[Entries shown]

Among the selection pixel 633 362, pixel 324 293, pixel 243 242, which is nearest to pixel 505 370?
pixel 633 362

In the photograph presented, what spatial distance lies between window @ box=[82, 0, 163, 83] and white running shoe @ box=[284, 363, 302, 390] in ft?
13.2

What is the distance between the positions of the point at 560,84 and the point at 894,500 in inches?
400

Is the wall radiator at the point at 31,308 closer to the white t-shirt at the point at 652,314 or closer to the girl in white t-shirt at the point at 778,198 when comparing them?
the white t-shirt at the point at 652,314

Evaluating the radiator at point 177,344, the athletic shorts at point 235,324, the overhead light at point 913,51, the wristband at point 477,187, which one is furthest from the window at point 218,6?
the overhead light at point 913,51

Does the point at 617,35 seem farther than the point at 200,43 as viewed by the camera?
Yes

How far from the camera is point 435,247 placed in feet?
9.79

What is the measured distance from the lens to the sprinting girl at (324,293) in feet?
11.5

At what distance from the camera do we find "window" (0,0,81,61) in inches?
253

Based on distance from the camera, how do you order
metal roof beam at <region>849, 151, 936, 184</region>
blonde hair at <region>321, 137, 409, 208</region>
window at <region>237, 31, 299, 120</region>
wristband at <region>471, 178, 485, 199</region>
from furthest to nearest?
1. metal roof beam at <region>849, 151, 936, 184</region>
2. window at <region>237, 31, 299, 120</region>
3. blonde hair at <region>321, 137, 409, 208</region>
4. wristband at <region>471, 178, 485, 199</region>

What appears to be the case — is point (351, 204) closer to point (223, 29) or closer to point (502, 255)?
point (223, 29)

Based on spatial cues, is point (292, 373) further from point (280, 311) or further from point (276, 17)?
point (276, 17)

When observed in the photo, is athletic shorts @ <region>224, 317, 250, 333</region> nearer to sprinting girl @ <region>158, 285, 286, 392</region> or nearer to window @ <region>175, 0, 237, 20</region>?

[Work to do] Update the listing above by replacing each occurrence of "camera" with "photographer", leaving everything else unchanged.

[Expected output]
Among the selection pixel 633 362, pixel 324 293, pixel 243 242, which is nearest to pixel 505 370?
pixel 633 362

In the photograph presented, what spatial distance lies between window @ box=[82, 0, 163, 83] and white running shoe @ box=[284, 363, 302, 390] in ft?
13.2

What is the distance between the positions of the point at 560,84 and the point at 894,500 in inches?
400

Is the wall radiator at the point at 31,308 closer to the white t-shirt at the point at 652,314 or closer to the girl in white t-shirt at the point at 778,198 when comparing them?
the white t-shirt at the point at 652,314

Evaluating the radiator at point 177,344, the athletic shorts at point 235,324, the overhead light at point 913,51, the wristband at point 477,187, which one is furthest from the window at point 218,6?
the overhead light at point 913,51

Does the point at 617,35 seem farther than the point at 200,43 as viewed by the photographer?
Yes

How far from the photographer is point 435,247 placed in feet?
9.79

What is the measured distance from the lens to the sprinting girl at (324,293) in feet?
11.5

At what distance from the photographer do we find "window" (0,0,81,61) in inches?
253

Based on distance from the photographer, how do you order
metal roof beam at <region>849, 151, 936, 184</region>
blonde hair at <region>321, 137, 409, 208</region>
window at <region>237, 31, 299, 120</region>
wristband at <region>471, 178, 485, 199</region>
from furthest to nearest?
1. metal roof beam at <region>849, 151, 936, 184</region>
2. window at <region>237, 31, 299, 120</region>
3. blonde hair at <region>321, 137, 409, 208</region>
4. wristband at <region>471, 178, 485, 199</region>

What appears to be the case — is point (351, 204) closer to point (223, 29) or closer to point (502, 255)?
point (223, 29)

Based on spatial cues, is point (292, 373) further from point (280, 311) or further from point (276, 17)?
point (276, 17)

When observed in the photo, is athletic shorts @ <region>224, 317, 250, 333</region> nearer to sprinting girl @ <region>158, 285, 286, 392</region> or nearer to window @ <region>175, 0, 237, 20</region>?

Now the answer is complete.